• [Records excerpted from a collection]
____
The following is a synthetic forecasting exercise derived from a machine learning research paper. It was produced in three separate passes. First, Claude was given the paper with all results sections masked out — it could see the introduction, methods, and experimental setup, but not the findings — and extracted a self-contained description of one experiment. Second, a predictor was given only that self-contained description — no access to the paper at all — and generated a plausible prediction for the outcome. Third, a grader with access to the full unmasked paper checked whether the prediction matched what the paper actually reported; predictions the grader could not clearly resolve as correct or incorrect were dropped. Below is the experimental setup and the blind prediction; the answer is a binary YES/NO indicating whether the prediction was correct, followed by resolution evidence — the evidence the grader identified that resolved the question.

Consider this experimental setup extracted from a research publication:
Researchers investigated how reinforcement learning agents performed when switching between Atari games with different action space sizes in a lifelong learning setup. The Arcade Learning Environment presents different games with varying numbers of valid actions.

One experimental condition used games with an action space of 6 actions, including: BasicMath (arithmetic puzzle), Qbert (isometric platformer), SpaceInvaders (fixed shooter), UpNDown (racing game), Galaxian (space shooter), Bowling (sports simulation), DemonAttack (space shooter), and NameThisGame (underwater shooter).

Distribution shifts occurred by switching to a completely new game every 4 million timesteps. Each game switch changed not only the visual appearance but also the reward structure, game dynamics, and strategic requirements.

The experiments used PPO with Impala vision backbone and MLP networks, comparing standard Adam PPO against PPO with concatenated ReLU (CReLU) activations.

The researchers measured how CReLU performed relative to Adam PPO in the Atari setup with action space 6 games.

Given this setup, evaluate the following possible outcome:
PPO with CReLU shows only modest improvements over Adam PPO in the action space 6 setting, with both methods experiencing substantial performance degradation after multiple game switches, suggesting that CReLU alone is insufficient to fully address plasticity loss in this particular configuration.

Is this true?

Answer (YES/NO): NO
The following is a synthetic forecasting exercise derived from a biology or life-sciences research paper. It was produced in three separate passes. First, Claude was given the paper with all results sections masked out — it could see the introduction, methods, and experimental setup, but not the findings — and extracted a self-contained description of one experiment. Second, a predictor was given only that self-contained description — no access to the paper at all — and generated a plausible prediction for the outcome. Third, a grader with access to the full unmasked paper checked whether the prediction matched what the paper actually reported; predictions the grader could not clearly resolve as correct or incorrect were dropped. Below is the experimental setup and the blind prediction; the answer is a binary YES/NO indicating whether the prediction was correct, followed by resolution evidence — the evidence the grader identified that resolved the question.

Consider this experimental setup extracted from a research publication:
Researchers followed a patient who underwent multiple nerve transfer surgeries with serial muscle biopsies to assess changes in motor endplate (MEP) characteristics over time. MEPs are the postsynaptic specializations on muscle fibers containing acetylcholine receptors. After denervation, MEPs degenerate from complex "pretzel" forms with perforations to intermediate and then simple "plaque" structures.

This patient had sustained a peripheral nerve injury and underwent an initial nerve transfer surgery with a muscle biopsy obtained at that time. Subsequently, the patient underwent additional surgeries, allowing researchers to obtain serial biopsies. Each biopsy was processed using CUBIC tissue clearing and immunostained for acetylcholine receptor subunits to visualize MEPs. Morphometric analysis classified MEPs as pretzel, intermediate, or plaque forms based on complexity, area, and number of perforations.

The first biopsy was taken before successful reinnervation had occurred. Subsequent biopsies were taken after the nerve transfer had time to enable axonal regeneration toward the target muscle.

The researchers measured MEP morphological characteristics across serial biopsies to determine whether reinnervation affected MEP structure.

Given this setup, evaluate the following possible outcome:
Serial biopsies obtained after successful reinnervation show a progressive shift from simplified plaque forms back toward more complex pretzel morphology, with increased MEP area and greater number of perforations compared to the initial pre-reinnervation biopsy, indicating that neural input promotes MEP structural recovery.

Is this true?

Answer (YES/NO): YES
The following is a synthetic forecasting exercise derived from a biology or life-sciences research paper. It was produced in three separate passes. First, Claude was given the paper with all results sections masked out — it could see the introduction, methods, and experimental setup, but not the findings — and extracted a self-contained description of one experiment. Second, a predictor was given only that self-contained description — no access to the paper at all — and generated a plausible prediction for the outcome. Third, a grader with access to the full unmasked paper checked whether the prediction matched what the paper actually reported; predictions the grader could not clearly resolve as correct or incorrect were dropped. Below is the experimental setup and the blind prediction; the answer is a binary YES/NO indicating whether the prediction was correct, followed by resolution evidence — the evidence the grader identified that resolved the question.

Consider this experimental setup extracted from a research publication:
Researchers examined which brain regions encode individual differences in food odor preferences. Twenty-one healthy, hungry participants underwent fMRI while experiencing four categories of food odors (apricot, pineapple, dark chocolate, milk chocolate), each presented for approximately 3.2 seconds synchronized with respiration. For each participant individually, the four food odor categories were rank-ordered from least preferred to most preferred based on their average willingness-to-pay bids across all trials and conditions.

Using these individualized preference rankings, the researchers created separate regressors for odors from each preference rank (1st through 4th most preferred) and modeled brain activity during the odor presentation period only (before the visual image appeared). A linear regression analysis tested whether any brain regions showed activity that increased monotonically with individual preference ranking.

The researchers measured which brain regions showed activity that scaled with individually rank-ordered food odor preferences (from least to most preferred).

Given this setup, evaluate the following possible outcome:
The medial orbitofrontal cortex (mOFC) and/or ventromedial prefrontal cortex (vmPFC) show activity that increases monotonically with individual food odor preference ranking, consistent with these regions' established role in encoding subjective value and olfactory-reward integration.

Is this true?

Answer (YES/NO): NO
____
• [Instructions for the task]
Word for word, set down all the lines above.

• [Solution to this exercise]
The following is a synthetic forecasting exercise derived from a machine learning research paper. It was produced in three separate passes. First, Claude was given the paper with all results sections masked out — it could see the introduction, methods, and experimental setup, but not the findings — and extracted a self-contained description of one experiment. Second, a predictor was given only that self-contained description — no access to the paper at all — and generated a plausible prediction for the outcome. Third, a grader with access to the full unmasked paper checked whether the prediction matched what the paper actually reported; predictions the grader could not clearly resolve as correct or incorrect were dropped. Below is the experimental setup and the blind prediction; the answer is a binary YES/NO indicating whether the prediction was correct, followed by resolution evidence — the evidence the grader identified that resolved the question.

Consider this experimental setup extracted from a research publication:
Researchers investigated how reinforcement learning agents performed when switching between Atari games with different action space sizes in a lifelong learning setup. The Arcade Learning Environment presents different games with varying numbers of valid actions.

One experimental condition used games with an action space of 6 actions, including: BasicMath (arithmetic puzzle), Qbert (isometric platformer), SpaceInvaders (fixed shooter), UpNDown (racing game), Galaxian (space shooter), Bowling (sports simulation), DemonAttack (space shooter), and NameThisGame (underwater shooter).

Distribution shifts occurred by switching to a completely new game every 4 million timesteps. Each game switch changed not only the visual appearance but also the reward structure, game dynamics, and strategic requirements.

The experiments used PPO with Impala vision backbone and MLP networks, comparing standard Adam PPO against PPO with concatenated ReLU (CReLU) activations.

The researchers measured how CReLU performed relative to Adam PPO in the Atari setup with action space 6 games.

Given this setup, evaluate the following possible outcome:
PPO with CReLU shows only modest improvements over Adam PPO in the action space 6 setting, with both methods experiencing substantial performance degradation after multiple game switches, suggesting that CReLU alone is insufficient to fully address plasticity loss in this particular configuration.

Is this true?

Answer (YES/NO): NO
The following is a synthetic forecasting exercise derived from a biology or life-sciences research paper. It was produced in three separate passes. First, Claude was given the paper with all results sections masked out — it could see the introduction, methods, and experimental setup, but not the findings — and extracted a self-contained description of one experiment. Second, a predictor was given only that self-contained description — no access to the paper at all — and generated a plausible prediction for the outcome. Third, a grader with access to the full unmasked paper checked whether the prediction matched what the paper actually reported; predictions the grader could not clearly resolve as correct or incorrect were dropped. Below is the experimental setup and the blind prediction; the answer is a binary YES/NO indicating whether the prediction was correct, followed by resolution evidence — the evidence the grader identified that resolved the question.

Consider this experimental setup extracted from a research publication:
Researchers followed a patient who underwent multiple nerve transfer surgeries with serial muscle biopsies to assess changes in motor endplate (MEP) characteristics over time. MEPs are the postsynaptic specializations on muscle fibers containing acetylcholine receptors. After denervation, MEPs degenerate from complex "pretzel" forms with perforations to intermediate and then simple "plaque" structures.

This patient had sustained a peripheral nerve injury and underwent an initial nerve transfer surgery with a muscle biopsy obtained at that time. Subsequently, the patient underwent additional surgeries, allowing researchers to obtain serial biopsies. Each biopsy was processed using CUBIC tissue clearing and immunostained for acetylcholine receptor subunits to visualize MEPs. Morphometric analysis classified MEPs as pretzel, intermediate, or plaque forms based on complexity, area, and number of perforations.

The first biopsy was taken before successful reinnervation had occurred. Subsequent biopsies were taken after the nerve transfer had time to enable axonal regeneration toward the target muscle.

The researchers measured MEP morphological characteristics across serial biopsies to determine whether reinnervation affected MEP structure.

Given this setup, evaluate the following possible outcome:
Serial biopsies obtained after successful reinnervation show a progressive shift from simplified plaque forms back toward more complex pretzel morphology, with increased MEP area and greater number of perforations compared to the initial pre-reinnervation biopsy, indicating that neural input promotes MEP structural recovery.

Is this true?

Answer (YES/NO): YES
The following is a synthetic forecasting exercise derived from a biology or life-sciences research paper. It was produced in three separate passes. First, Claude was given the paper with all results sections masked out — it could see the introduction, methods, and experimental setup, but not the findings — and extracted a self-contained description of one experiment. Second, a predictor was given only that self-contained description — no access to the paper at all — and generated a plausible prediction for the outcome. Third, a grader with access to the full unmasked paper checked whether the prediction matched what the paper actually reported; predictions the grader could not clearly resolve as correct or incorrect were dropped. Below is the experimental setup and the blind prediction; the answer is a binary YES/NO indicating whether the prediction was correct, followed by resolution evidence — the evidence the grader identified that resolved the question.

Consider this experimental setup extracted from a research publication:
Researchers examined which brain regions encode individual differences in food odor preferences. Twenty-one healthy, hungry participants underwent fMRI while experiencing four categories of food odors (apricot, pineapple, dark chocolate, milk chocolate), each presented for approximately 3.2 seconds synchronized with respiration. For each participant individually, the four food odor categories were rank-ordered from least preferred to most preferred based on their average willingness-to-pay bids across all trials and conditions.

Using these individualized preference rankings, the researchers created separate regressors for odors from each preference rank (1st through 4th most preferred) and modeled brain activity during the odor presentation period only (before the visual image appeared). A linear regression analysis tested whether any brain regions showed activity that increased monotonically with individual preference ranking.

The researchers measured which brain regions showed activity that scaled with individually rank-ordered food odor preferences (from least to most preferred).

Given this setup, evaluate the following possible outcome:
The medial orbitofrontal cortex (mOFC) and/or ventromedial prefrontal cortex (vmPFC) show activity that increases monotonically with individual food odor preference ranking, consistent with these regions' established role in encoding subjective value and olfactory-reward integration.

Is this true?

Answer (YES/NO): NO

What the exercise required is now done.